Но вот, после продолжительной паузы, учитель гимнастики вновь подступает к Николаю — ему не терпится поговорить с кем-нибудь, поделиться своими тревогами, — но нарывается на его гневный отказ:
— Довольно, у нас с вами нет ничего общего!
— Ха, и вы не фашист?
— Нет!
Учитель гимнастики гадливо усмехается.
— Отрекаетесь! От всего отрекаетесь, неразумные болгары!

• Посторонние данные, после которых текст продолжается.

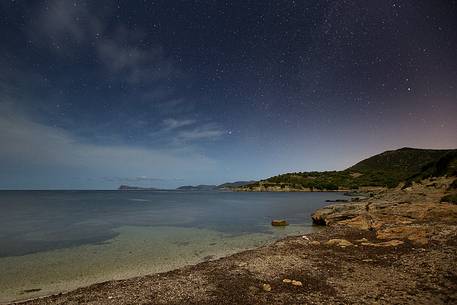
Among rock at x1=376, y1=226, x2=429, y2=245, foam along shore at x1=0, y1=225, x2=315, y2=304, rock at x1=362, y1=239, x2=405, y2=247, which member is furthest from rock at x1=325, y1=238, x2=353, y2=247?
foam along shore at x1=0, y1=225, x2=315, y2=304

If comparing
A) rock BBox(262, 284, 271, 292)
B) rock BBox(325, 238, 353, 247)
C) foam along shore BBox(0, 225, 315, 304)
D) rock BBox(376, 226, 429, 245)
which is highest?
rock BBox(376, 226, 429, 245)

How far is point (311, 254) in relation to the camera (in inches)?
886

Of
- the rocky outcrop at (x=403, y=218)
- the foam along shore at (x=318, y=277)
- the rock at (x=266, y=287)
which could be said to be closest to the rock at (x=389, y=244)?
the foam along shore at (x=318, y=277)

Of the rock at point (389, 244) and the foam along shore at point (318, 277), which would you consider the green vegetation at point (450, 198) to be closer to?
the foam along shore at point (318, 277)

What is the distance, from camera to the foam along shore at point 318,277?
1397 cm

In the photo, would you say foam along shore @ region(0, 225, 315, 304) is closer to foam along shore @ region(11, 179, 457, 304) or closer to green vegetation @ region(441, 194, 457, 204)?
foam along shore @ region(11, 179, 457, 304)

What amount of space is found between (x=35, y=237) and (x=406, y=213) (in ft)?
159

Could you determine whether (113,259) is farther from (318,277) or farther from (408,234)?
(408,234)

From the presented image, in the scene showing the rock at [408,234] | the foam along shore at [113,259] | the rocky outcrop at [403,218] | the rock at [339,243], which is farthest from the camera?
the rocky outcrop at [403,218]

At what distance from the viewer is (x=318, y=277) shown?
1681cm

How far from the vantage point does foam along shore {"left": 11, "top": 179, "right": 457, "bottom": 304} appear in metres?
14.0

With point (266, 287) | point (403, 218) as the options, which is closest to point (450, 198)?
point (403, 218)

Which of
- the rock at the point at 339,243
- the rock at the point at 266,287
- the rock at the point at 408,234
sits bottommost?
the rock at the point at 266,287

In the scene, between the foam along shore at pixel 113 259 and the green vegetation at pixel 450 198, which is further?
the green vegetation at pixel 450 198
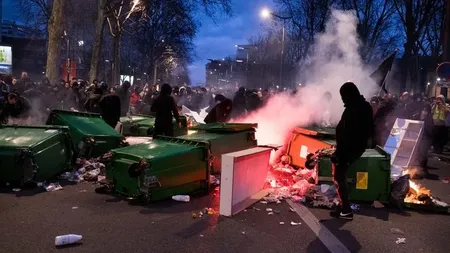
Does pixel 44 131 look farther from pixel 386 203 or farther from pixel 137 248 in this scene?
pixel 386 203

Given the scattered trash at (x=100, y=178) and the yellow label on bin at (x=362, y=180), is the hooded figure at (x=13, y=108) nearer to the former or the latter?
the scattered trash at (x=100, y=178)

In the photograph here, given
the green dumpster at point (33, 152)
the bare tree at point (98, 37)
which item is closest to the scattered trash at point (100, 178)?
the green dumpster at point (33, 152)

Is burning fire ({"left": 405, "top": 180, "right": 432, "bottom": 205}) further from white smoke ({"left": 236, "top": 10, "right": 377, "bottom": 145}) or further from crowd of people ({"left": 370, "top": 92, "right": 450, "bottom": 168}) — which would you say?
white smoke ({"left": 236, "top": 10, "right": 377, "bottom": 145})

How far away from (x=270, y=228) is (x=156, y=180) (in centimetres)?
186

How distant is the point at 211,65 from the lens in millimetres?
106875

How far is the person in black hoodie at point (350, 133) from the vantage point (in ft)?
19.5

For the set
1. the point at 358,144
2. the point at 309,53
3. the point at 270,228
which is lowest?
the point at 270,228

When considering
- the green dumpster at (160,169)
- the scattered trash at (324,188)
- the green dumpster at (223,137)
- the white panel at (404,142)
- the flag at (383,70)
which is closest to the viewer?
the green dumpster at (160,169)

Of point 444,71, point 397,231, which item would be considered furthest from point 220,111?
point 444,71

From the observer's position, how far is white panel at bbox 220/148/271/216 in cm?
605

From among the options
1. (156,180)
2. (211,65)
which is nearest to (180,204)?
(156,180)

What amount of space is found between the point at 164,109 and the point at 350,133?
4416mm

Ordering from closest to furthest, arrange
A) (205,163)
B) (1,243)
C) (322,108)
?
(1,243) < (205,163) < (322,108)

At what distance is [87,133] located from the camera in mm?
9289
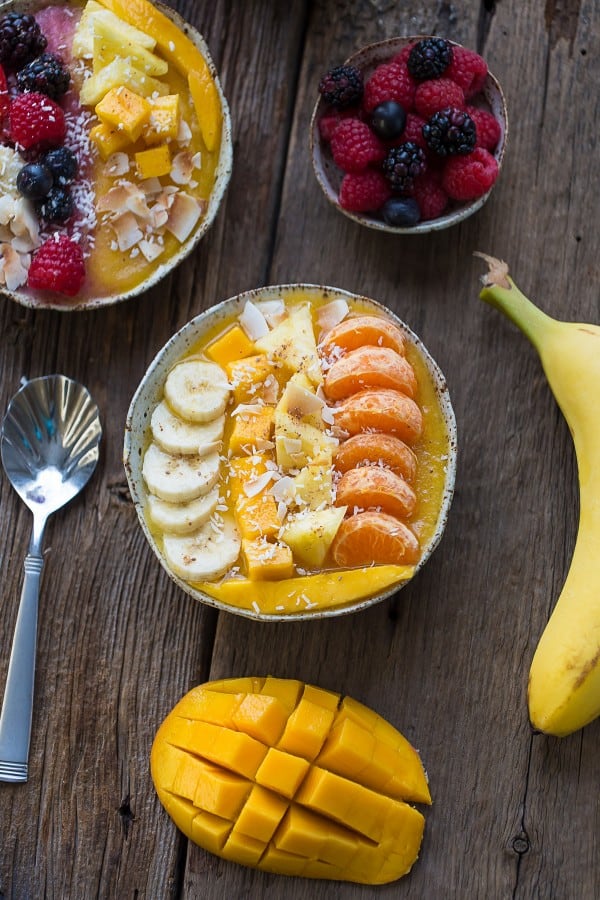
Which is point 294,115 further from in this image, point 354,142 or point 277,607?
point 277,607

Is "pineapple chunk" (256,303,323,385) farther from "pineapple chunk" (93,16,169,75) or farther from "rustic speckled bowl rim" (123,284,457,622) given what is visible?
"pineapple chunk" (93,16,169,75)

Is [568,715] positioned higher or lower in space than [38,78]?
lower

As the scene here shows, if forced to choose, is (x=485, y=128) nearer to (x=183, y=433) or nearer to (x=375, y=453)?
(x=375, y=453)

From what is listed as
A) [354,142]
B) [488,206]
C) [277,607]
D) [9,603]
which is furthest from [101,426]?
[488,206]

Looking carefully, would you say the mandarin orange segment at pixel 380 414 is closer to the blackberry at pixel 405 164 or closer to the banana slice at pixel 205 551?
the banana slice at pixel 205 551

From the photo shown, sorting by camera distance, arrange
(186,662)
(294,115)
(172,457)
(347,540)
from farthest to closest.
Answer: (294,115) → (186,662) → (172,457) → (347,540)

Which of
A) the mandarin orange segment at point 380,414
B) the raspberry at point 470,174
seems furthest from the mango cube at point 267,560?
the raspberry at point 470,174
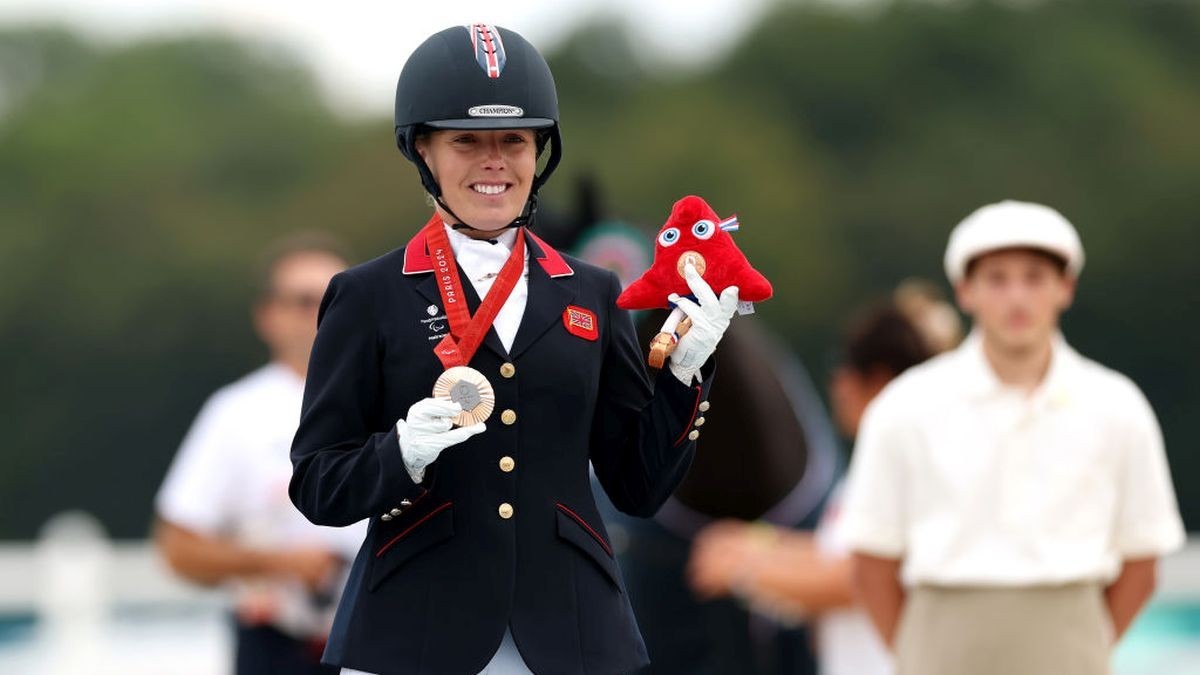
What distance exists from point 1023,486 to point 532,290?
6.50 ft

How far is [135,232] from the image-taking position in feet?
123

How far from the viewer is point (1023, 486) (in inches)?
202

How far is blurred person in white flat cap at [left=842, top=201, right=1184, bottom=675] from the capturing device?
16.7ft

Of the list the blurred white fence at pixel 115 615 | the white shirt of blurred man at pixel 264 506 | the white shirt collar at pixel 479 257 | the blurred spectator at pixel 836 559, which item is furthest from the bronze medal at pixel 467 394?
the blurred white fence at pixel 115 615

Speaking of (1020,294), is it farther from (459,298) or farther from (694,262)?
(459,298)

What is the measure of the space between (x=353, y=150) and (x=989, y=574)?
34824 mm

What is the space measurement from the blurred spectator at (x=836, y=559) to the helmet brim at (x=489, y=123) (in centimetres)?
328

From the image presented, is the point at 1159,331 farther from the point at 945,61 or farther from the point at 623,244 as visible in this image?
the point at 623,244

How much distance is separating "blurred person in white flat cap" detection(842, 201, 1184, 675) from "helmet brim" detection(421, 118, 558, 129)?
1.94 meters

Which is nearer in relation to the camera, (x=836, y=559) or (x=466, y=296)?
(x=466, y=296)

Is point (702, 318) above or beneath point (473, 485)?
above

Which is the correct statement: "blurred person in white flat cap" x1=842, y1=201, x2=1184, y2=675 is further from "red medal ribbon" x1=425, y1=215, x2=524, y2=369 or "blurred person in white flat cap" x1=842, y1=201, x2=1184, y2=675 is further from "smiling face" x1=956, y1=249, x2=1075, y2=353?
"red medal ribbon" x1=425, y1=215, x2=524, y2=369

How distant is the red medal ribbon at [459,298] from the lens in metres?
3.43

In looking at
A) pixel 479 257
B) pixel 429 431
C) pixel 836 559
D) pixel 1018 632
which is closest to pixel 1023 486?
A: pixel 1018 632
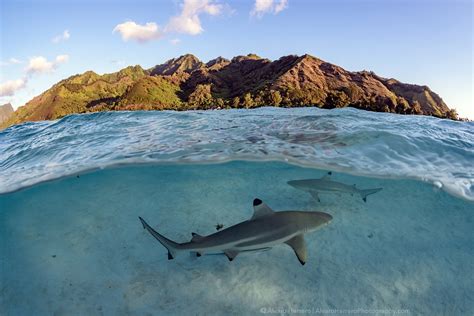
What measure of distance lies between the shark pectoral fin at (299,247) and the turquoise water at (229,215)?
1.18 meters

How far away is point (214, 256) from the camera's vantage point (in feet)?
23.9

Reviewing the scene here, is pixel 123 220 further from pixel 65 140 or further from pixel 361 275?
pixel 65 140

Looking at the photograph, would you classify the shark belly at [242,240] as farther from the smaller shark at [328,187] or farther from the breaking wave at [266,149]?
the breaking wave at [266,149]

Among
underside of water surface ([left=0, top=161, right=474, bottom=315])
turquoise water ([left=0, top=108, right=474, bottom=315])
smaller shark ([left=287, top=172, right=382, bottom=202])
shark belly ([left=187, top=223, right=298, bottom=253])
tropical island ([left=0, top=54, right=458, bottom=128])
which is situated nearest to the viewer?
shark belly ([left=187, top=223, right=298, bottom=253])

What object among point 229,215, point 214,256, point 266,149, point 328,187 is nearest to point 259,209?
point 214,256

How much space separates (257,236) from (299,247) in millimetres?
893

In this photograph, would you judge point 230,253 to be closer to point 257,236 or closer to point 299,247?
point 257,236

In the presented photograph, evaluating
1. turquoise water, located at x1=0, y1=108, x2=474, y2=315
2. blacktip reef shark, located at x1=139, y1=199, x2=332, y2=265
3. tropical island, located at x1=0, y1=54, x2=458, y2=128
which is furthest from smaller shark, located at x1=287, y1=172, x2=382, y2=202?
tropical island, located at x1=0, y1=54, x2=458, y2=128

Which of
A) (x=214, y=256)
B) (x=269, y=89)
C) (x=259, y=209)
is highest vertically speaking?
(x=269, y=89)

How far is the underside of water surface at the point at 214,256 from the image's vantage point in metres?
6.08

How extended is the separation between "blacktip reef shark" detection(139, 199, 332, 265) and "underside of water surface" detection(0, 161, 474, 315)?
1.28m

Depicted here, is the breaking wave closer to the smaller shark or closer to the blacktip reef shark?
the smaller shark

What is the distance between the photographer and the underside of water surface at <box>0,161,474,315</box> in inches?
239

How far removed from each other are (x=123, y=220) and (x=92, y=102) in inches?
8583
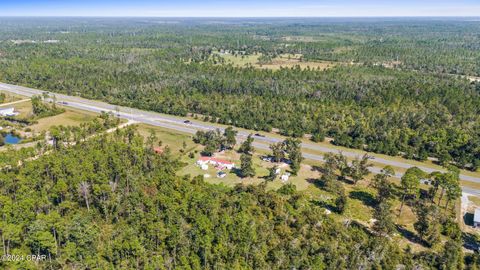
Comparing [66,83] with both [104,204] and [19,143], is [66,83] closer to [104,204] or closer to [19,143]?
[19,143]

Николай чувствует, как его охватывает ужас, мало-помалу он овладевает всеми его клетками, подбираясь к самому сердцу, — уже знакомый ему ужас неотвратимости, полного бессилия перед стихией. Он не забыл и никогда не забудет того, что пережил во время пожара в кинотеатре «Одеон» — пожар начался в зале во время сеанса (показывали какой-то английский фильм, где туземцы охотились на диких зверей в джунглях). Огонь вспыхнул совершенно неожиданно, весь зал моментально заволокло дымом, языки пламени шипели, словно стоглавый змей. С балкона, из четырех лож и из партера понеслись дикие крики, вопли женщин и детей, стоны отчаяния:
— Погибаем!
— Ломайте боковые двери!
— Бегите! Бегите!
Николай находился в передних, дешевых рядах, но не сдвинулся с места, у него не было сил даже пошевельнуться, а вокруг стоял неистовый крик, перед его глазами, как в тумане, сменялись сцены панического страха. Белое полотно экрана сгорело в одну секунду, за экраном тотчас же охватило огнем всю сцену; левый барьер балкона, уже обуглившийся, рухнул в зал, придавив какую-то девочку. А Николай по-прежнему не двигался с места, будучи не в состоянии выйти из оцепенения и вырваться из ада в солнечный день, в прохладу зеленых деревьев, чьи очертания маняще вырисовывались в проломах стен. Он опомнился лишь после того, как услышал колокольчики пожарных машин, и выбрался наружу, почти не пострадав — пламя слегка опалило ему чуб да прожгло штаны в нескольких местах. Мать не знала, что он в кино, да и о пожаре ничего не слышала, но, когда увидела его, испуганно охнула и упала на лавку. Он старался ее успокоить, утешить, но затем его самого стало трясти от сознания, что он чудом избежал смертельной опасности. Потом его опять сковало оцепенение — долго ни на что не реагировал, чувствовал себя опустошенным. Но его сознание все-таки работало, он вновь и вновь пытался проанализировать случившееся. Что представлялось ему самым главным? Ужас! Ужас оттого, что ты беспомощен, что пассивно дожидаешься гибели, на которую тебя обрекла какая-то слепая сила.